Updated: Tue, Sep 22 2009. 09 02 PM IST
Consumer goods firm Procter and Gamble Co., or P&G, does not have as strong a presence in India as its rival Unilever Plc/NV does. In the past, there have been a few occasions when it tried to make a dent in the market. The most recent one was some years ago, when both companies fought for market share in the detergents and shampoo markets. Rising raw material prices and Hindustan Unilever Ltd’s determination to not let go of its share saw that campaign die out quietly.
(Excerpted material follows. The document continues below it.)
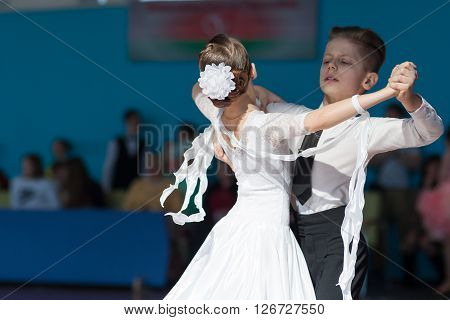 Minsk Belarus -April 3 2016: Hamko Egor and Bloshentceva Diana Perform Juvenile-1 Standard European Program on the IDSA Championship Kinezis Star Cup - 2016 in April 3 2016 in Minsk Republic of Belarus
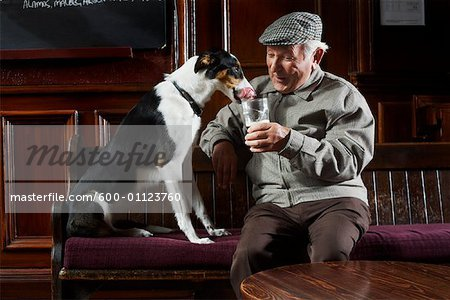 Man With Dog in Pub Stock Photo - Premium Royalty-Free, Image code: 600-01123760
This time, P&G’s sights are on emerging markets as a whole, part of its overall strategy to regain growth. It said in a recent analyst conference that it wants to add one billion consumers to its existing base of four billion. These incremental consumers will come mostly from emerging economies. The per capita spend of an American on P&G’s products is $112 (Rs5,398) compared with $45 in Germany and $20 in Mexico. P&G does not expect Indians, who spend less than a dollar on its products, to reach that level. But it believes that it can get India and China to Mexico’s level. The difference is that Mexico took 60 years to get there, but P&G does not want to wait that long for these two countries.
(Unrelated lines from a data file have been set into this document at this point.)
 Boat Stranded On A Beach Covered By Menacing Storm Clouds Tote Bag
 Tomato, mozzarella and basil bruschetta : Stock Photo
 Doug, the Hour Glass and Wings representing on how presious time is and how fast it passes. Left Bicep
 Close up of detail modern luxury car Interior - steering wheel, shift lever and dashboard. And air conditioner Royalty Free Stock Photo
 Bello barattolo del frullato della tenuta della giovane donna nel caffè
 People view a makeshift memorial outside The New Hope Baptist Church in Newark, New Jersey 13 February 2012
Does this mean that P&G will again launch a frontal assault in some of the large consumer categories? What seems more likely is that P&G will expand the number of categories it is present in —eight at present compared with 25 in the US. It will also expand its distribution to reach out to most customers; smaller Indian firms such as Godrej Consumer Products Ltd and Dabur India Ltd have shown how expanding distribution can add to top-line growth. It also plans to focus on the premium and the lower end of the market. That would invariably mean having to expand its reach. The rising share of organized retail in the market is something that will work to P&G’s advantage too.
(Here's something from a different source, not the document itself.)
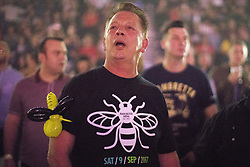 © Licensed to London News Pictures . 09/09/2017. Manchester , UK . A man with a Manchester Bee balloon animal on his arm and t-shirt from the event in the audience . We Are Manchester reopening charity concert at the Manchester Arena with performances by Manchester artists including  Noel Gallagher , Courteeners , Blossoms and the poet Tony Walsh . The Arena has been closed since 22nd May 2017 , after Salman Abedi's terrorist attack at an Ariana Grande concert killed 22 and injured 250 . Money raised will go towards the victims of the bombing . Photo credit: Joel Goodman/LNP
P&G is quite happy with its success with two products. It has become the market leader in the baby diapers category with Pampers, two years after it launched. Its entry into Olay led to a doubling of the size of the anti-ageing cream segment, and also gave it a 6% share in the skin care segment. It plans to launch “a new product”— currently being sold in 14 developed markets—in 20 more markets, including India. P&G plans to back up these plans with the investments needed, which will start reflecting in India in the current year. It will unleash a fresh wave of activity in the market, as existing market leaders will scramble to protect their franchise. Even if it does not result in a bruising battle, the contours of the Indian home and personal care products market are likely to change over the years.